AIM: Copy the lines verbatim, beginning with the line that contains "Is (x=241, y=173)" and continuing through the end of the data, and only those lines.

══════

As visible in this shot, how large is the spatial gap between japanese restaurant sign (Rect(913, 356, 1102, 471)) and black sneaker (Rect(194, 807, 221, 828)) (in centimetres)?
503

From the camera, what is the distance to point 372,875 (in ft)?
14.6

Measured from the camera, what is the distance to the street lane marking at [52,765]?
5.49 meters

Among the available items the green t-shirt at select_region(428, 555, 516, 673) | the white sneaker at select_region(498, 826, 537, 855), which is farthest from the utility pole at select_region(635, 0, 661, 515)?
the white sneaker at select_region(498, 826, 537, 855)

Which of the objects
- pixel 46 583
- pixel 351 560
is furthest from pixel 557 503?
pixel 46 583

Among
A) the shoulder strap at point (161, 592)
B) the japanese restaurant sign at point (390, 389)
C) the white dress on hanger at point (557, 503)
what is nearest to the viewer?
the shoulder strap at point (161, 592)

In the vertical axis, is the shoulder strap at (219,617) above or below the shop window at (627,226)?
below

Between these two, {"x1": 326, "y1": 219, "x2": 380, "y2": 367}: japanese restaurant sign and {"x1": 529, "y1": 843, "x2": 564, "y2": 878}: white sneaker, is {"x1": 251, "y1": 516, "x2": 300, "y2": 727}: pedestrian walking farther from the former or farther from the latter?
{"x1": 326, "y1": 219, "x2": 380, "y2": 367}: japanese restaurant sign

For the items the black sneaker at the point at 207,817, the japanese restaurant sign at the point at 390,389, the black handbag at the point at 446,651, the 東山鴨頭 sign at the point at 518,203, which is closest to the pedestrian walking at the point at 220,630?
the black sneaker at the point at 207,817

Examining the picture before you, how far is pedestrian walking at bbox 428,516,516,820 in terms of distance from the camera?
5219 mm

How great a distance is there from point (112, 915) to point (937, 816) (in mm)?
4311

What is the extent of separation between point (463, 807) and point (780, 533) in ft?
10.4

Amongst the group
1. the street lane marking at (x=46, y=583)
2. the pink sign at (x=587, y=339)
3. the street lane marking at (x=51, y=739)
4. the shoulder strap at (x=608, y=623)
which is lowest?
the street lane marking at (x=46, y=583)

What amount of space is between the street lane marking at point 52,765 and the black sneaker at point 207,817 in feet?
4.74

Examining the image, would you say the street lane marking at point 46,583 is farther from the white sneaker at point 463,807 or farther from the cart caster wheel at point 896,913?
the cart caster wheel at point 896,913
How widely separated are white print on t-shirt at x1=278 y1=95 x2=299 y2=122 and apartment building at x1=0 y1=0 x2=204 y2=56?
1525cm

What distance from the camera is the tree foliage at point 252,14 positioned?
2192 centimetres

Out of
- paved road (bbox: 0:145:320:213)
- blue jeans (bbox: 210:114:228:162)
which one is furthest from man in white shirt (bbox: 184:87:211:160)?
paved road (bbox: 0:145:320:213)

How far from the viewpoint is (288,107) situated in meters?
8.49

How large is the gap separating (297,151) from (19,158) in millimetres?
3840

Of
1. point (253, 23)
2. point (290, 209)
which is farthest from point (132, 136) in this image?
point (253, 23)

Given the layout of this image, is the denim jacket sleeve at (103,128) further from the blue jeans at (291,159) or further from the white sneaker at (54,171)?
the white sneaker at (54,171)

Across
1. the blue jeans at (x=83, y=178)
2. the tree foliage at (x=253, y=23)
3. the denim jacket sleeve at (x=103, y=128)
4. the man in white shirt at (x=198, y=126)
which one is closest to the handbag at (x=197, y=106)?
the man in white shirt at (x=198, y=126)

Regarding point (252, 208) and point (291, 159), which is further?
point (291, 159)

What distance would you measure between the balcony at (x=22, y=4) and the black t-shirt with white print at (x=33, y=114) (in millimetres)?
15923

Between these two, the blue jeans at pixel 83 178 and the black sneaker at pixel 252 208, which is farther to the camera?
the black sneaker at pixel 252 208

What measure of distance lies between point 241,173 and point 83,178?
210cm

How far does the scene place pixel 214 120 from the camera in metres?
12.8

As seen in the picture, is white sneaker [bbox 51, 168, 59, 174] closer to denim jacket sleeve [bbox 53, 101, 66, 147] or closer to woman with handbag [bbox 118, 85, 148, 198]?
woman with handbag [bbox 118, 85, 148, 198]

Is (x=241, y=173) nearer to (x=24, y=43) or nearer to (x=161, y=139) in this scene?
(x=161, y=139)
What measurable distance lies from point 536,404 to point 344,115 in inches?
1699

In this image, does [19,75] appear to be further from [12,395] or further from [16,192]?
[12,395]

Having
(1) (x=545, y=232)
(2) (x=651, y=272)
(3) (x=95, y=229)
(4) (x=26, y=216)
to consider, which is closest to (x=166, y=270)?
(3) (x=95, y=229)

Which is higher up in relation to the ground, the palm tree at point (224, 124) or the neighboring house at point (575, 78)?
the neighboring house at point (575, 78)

══════

OUTPUT FOR THIS EXERCISE:
Is (x=241, y=173) nearer to (x=24, y=43) or nearer to (x=161, y=139) in this scene?
(x=161, y=139)
What measurable distance lies from point 536,404 to point 344,115 in inches?
1699

In this image, does [19,75] appear to be further from [12,395] or further from [16,192]?
[12,395]

Having
(1) (x=545, y=232)
(2) (x=651, y=272)
(3) (x=95, y=229)
(4) (x=26, y=216)
to consider, which is closest to (x=166, y=270)?
(3) (x=95, y=229)

Which is higher up in relation to the ground, the palm tree at point (224, 124) or the neighboring house at point (575, 78)?
the neighboring house at point (575, 78)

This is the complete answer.